Meaning and Effect
- In statistics, a collection of random variables is heteroscedastic if there are sub-populations that have different variabilities from others. That is, if the variance of dependent values in a dataset is (significantly) different depending on the related independent values, we can say that the dataset is heteroscedastic.
- Example 1: A classic example of heteroscedasticity is that of income versus expenditure on meals. As one’s income increases, the variability of food consumption will increase. A poorer person will spend a rather constant amount by always eating inexpensive food; a wealthier person may occasionally buy inexpensive food and at other times eat expensive meals.
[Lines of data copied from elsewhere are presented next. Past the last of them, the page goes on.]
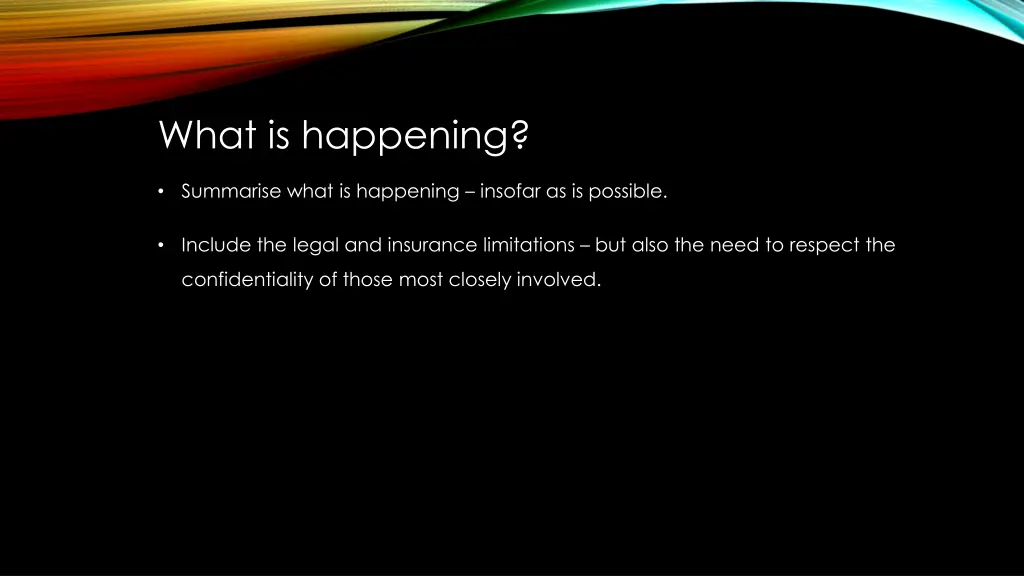 What is happening?

• Summarise what is happening – insofar as is possible.

• Include the legal and insurance limitations – but also the need to respect the confidentiality of those most closely involved.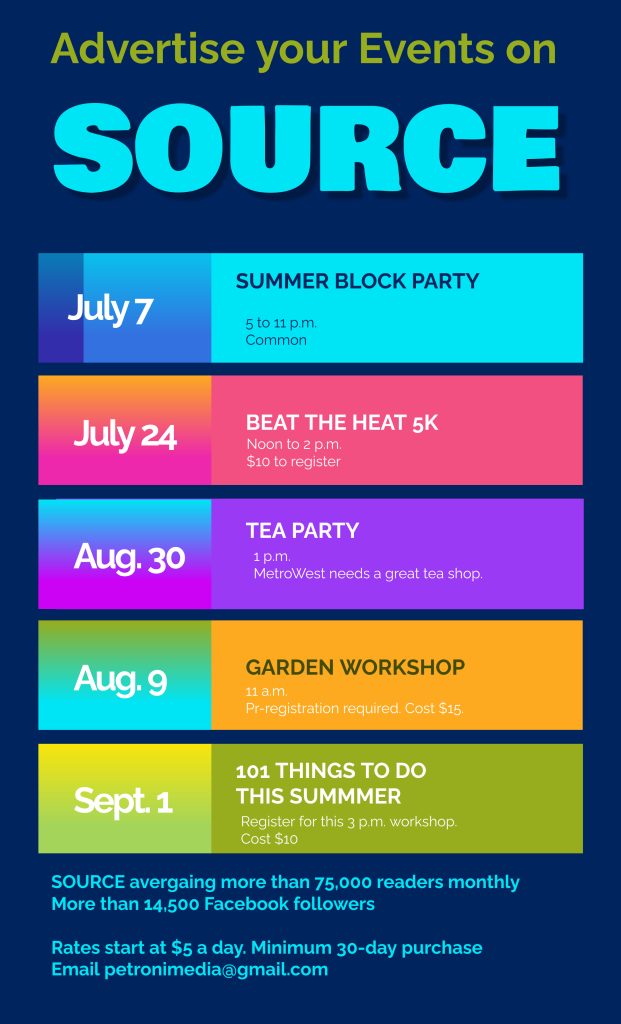 Advertise your Events on

SOURCE

July 7

SUMMER BLOCK PARTY

5 to 11 p.m.
Common

July 24

BEAT THE HEAT 5K
Noon to 2 p.m.
$10 to register

Aug. 30

TEA PARTY
1 p.m.
MetroWest needs a great tea shop.

Aug. 9

GARDEN WORKSHOP
11 a.m.
Pr-registration required. Cost $15.

Sept. 1

101 THINGS TO DO THIS SUMMMER
Register for this 3 p.m. workshop.
Cost $10

SOURCE avergaing more than 75,000 readers monthly
More than 14,500 Facebook followers

Rates start at $5 a day. Minimum 30-day purchase
Email petronimedia@gmail.com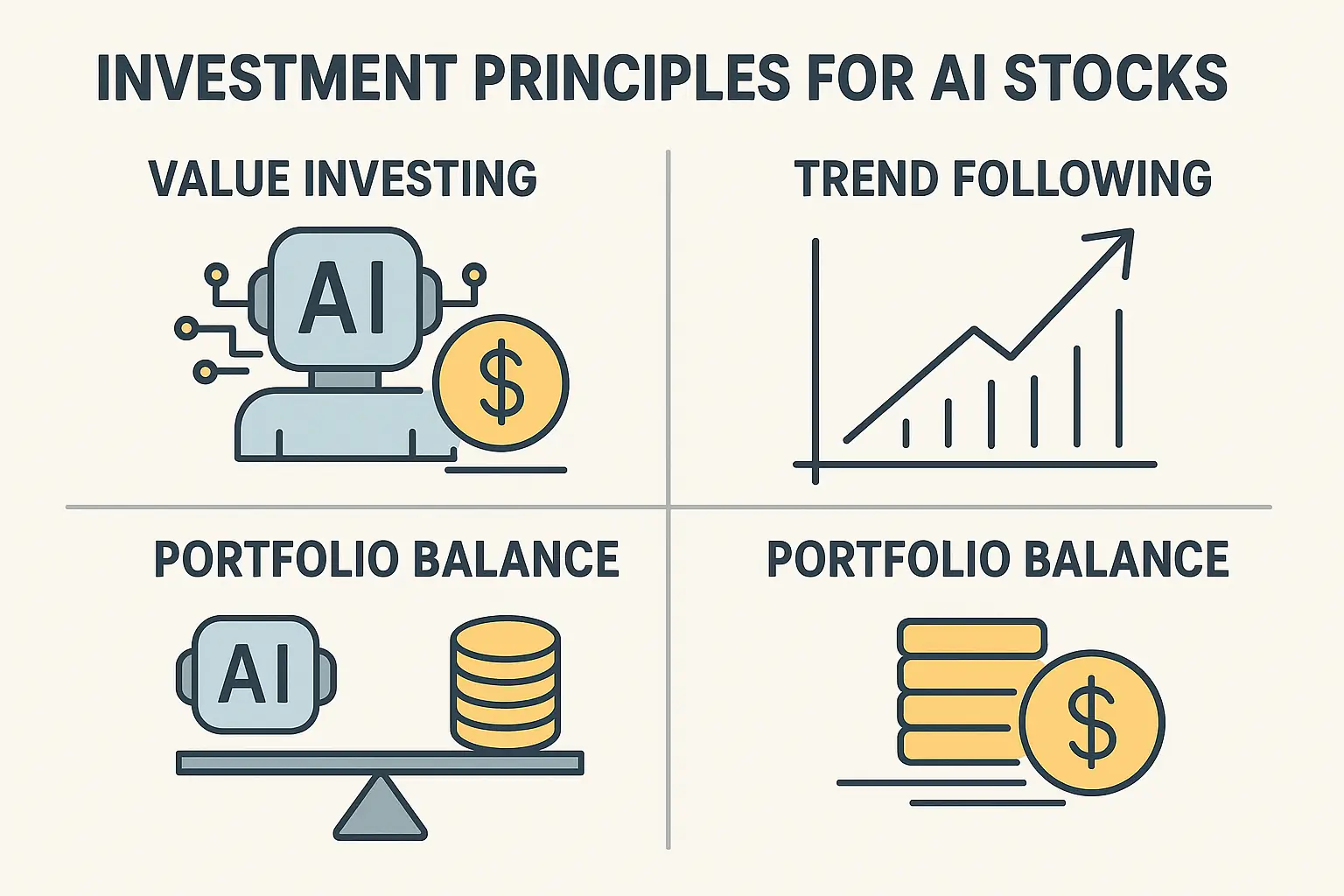 INVESTMENT PRINCIPLES FOR AI STOCKS

VALUE INVESTING

AI

$

TREND FOLLOWING

PORTFOLIO BALANCE

AI

PORTFOLIO BALANCE

$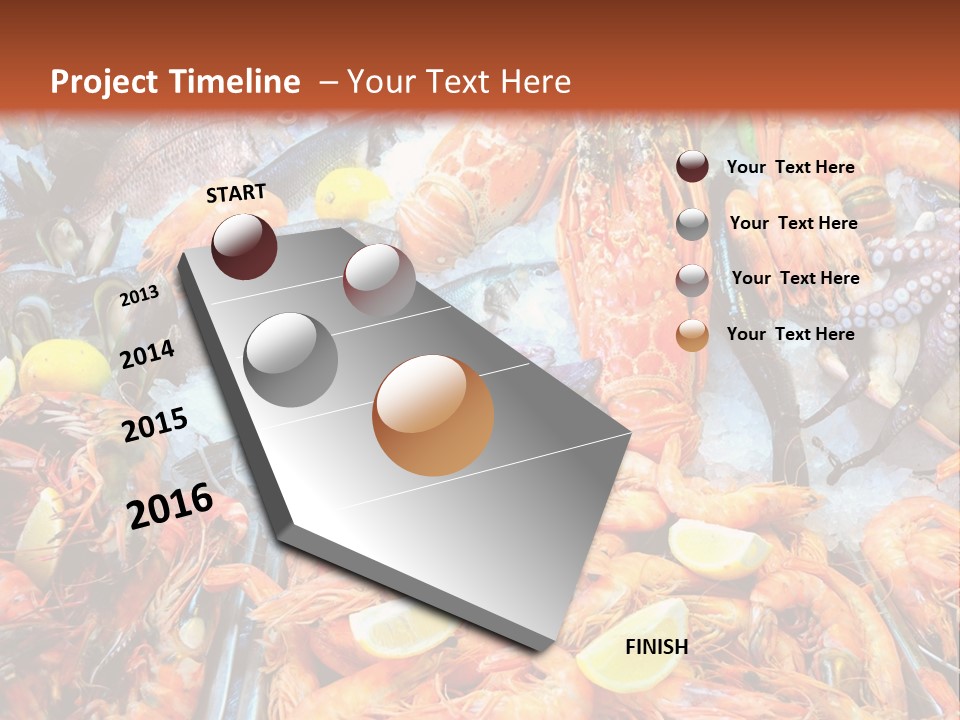 Project Timeline – Your Text Here

START

2013

2014

2015

2016

FINISH

Your Text Here

Your Text Here

Your Text Here

Your Text Here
Those with higher incomes display a greater variability of food consumption. (higher income – independent variable – cause higher variance in expenditure on meals – dependent variable.)
- Wikipedia link
Heteroscedasticity does not cause ordinary least squares coefficient estimates to be biased, although it can cause ordinary least squares estimates of the variance (and, thus, standard errors) of the coefficients to be biased, possibly above or below the true or population variance. Thus, regression analysis using heteroscedastic data will still provide an unbiased estimate for the relationship between the predictor variable and the outcome, but standard errors and therefore inferences obtained from data analysis are suspect. Biased standard errors lead to biased inference, so results of hypothesis tests are possibly wrong. For example, if OLS is performed on a heteroscedastic data set, yielding biased standard error estimation, a researcher might fail to reject a null hypothesis at a given significance level, when that null hypothesis was actually uncharacteristic of the actual population (making a type II error).